> **WRITTEN REQUEST**:
Reproduce the email below about listing and de-duplicating Buildr dependencies, word for word and in full.

> **TEXT PROVIDED**:
Spent a little too much time writing another script to post process my
list of deps and get a simpler de-duped list.. :)

http://gist.github.com/316361

To use, stick all of your constants containing specs into a file (with
nothing else) and then feed the file to the script.

On Fri, Feb 26, 2010 at 6:43 PM, Alex Boisvert <alex.boisv...@gmail.com> wrote:
> That's the way, uh-huh uh-huh,  I like it, uh-huh, uh-huh.
> That's the way...
>
>
> On Fri, Feb 26, 2010 at 11:51 AM, Chetan Sarva <csa...@gmail.com> wrote:
>
>> Love the whitelist idea. I just wrote a simple task which takes care
>> of my needs at least --
>>
>> $ buildr whitelist[org.springframework:spring-web:jar:3.0.1.RELEASE]
>> (in /Users/chetan/play/buildr_whitelist, development)
>>
>> listing all transitive specs for:
>> org.springframework:spring-web:jar:3.0.1.RELEASE
>>
>> SPRING_WEB = [
>>        "activation:activation:jar:1.0.2",
>>        "aopalliance:aopalliance:jar:1.0",
>>        "commons-logging:commons-logging:jar:1.1.1",
>>        "javax.portlet:portlet-api:jar:2.0",
>>        "javax.servlet.jsp:jsp-api:jar:2.1",
>>        "javax.servlet:servlet-api:jar:2.5",
>>        "javax.xml.soap:saaj-api:jar:1.3",
>>        "org.springframework:spring-aop:jar:3.0.1.RELEASE",
>>        "org.springframework:spring-asm:jar:3.0.1.RELEASE",
>>        "org.springframework:spring-beans:jar:3.0.1.RELEASE",
>>        "org.springframework:spring-context:jar:3.0.1.RELEASE",
>>        "org.springframework:spring-core:jar:3.0.1.RELEASE",
>>        "org.springframework:spring-expression:jar:3.0.1.RELEASE",
>>        "org.springframework:spring-web:jar:3.0.1.RELEASE"

> **EXTRACTED RECORDS**:
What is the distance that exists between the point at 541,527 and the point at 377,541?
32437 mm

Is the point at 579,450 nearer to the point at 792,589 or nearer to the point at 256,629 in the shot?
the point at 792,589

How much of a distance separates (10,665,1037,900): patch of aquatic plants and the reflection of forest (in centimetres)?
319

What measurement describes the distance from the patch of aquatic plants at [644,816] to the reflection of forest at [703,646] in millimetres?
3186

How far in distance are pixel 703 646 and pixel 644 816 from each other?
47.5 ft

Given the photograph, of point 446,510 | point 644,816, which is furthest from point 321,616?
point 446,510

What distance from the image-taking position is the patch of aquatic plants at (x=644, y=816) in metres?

> **OUTPUT OF THE TASK**:
Spent a little too much time writing another script to post process my
list of deps and get a simpler de-duped list.. :)

http://gist.github.com/316361

To use, stick all of your constants containing specs into a file (with
nothing else) and then feed the file to the script.

On Fri, Feb 26, 2010 at 6:43 PM, Alex Boisvert <alex.boisv...@gmail.com> wrote:
> That's the way, uh-huh uh-huh,  I like it, uh-huh, uh-huh.
> That's the way...
>
>
> On Fri, Feb 26, 2010 at 11:51 AM, Chetan Sarva <csa...@gmail.com> wrote:
>
>> Love the whitelist idea. I just wrote a simple task which takes care
>> of my needs at least --
>>
>> $ buildr whitelist[org.springframework:spring-web:jar:3.0.1.RELEASE]
>> (in /Users/chetan/play/buildr_whitelist, development)
>>
>> listing all transitive specs for:
>> org.springframework:spring-web:jar:3.0.1.RELEASE
>>
>> SPRING_WEB = [
>>        "activation:activation:jar:1.0.2",
>>        "aopalliance:aopalliance:jar:1.0",
>>        "commons-logging:commons-logging:jar:1.1.1",
>>        "javax.portlet:portlet-api:jar:2.0",
>>        "javax.servlet.jsp:jsp-api:jar:2.1",
>>        "javax.servlet:servlet-api:jar:2.5",
>>        "javax.xml.soap:saaj-api:jar:1.3",
>>        "org.springframework:spring-aop:jar:3.0.1.RELEASE",
>>        "org.springframework:spring-asm:jar:3.0.1.RELEASE",
>>        "org.springframework:spring-beans:jar:3.0.1.RELEASE",
>>        "org.springframework:spring-context:jar:3.0.1.RELEASE",
>>        "org.springframework:spring-core:jar:3.0.1.RELEASE",
>>        "org.springframework:spring-expression:jar:3.0.1.RELEASE",
>>        "org.springframework:spring-web:jar:3.0.1.RELEASE"